— Begin —
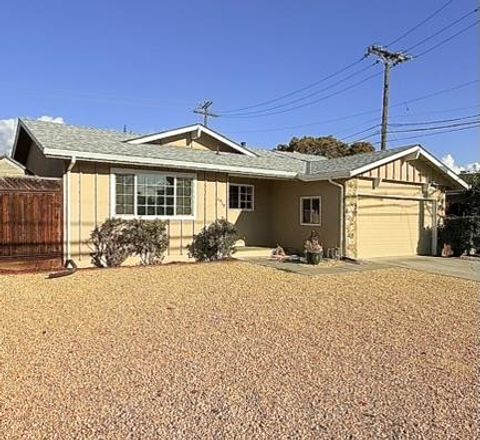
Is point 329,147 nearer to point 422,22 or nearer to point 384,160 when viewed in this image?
point 422,22

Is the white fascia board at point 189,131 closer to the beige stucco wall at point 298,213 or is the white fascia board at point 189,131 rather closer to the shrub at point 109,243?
the beige stucco wall at point 298,213

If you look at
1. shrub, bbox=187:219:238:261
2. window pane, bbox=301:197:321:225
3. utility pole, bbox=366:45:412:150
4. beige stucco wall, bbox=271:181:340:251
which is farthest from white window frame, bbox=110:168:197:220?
utility pole, bbox=366:45:412:150

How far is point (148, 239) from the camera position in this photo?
1212cm

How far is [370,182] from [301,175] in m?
2.36

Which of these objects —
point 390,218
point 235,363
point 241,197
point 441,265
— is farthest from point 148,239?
point 441,265

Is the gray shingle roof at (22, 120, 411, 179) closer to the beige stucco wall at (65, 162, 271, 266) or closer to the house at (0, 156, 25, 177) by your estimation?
the beige stucco wall at (65, 162, 271, 266)

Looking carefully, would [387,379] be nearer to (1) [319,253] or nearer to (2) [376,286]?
— End —
== TASK INSTRUCTIONS ==
Repeat the data from the line containing "Which of these objects —" through the end of the data, including both ends, with no changes.

== REPLY ==
Which of these objects —
point 390,218
point 235,363
point 241,197
point 441,265
— is farthest from point 148,239?
point 441,265

Is the gray shingle roof at (22, 120, 411, 179) closer to the beige stucco wall at (65, 162, 271, 266) or closer to the house at (0, 156, 25, 177) by your estimation?
the beige stucco wall at (65, 162, 271, 266)

Looking carefully, would [387,379] be nearer to (1) [319,253] or nearer to (2) [376,286]?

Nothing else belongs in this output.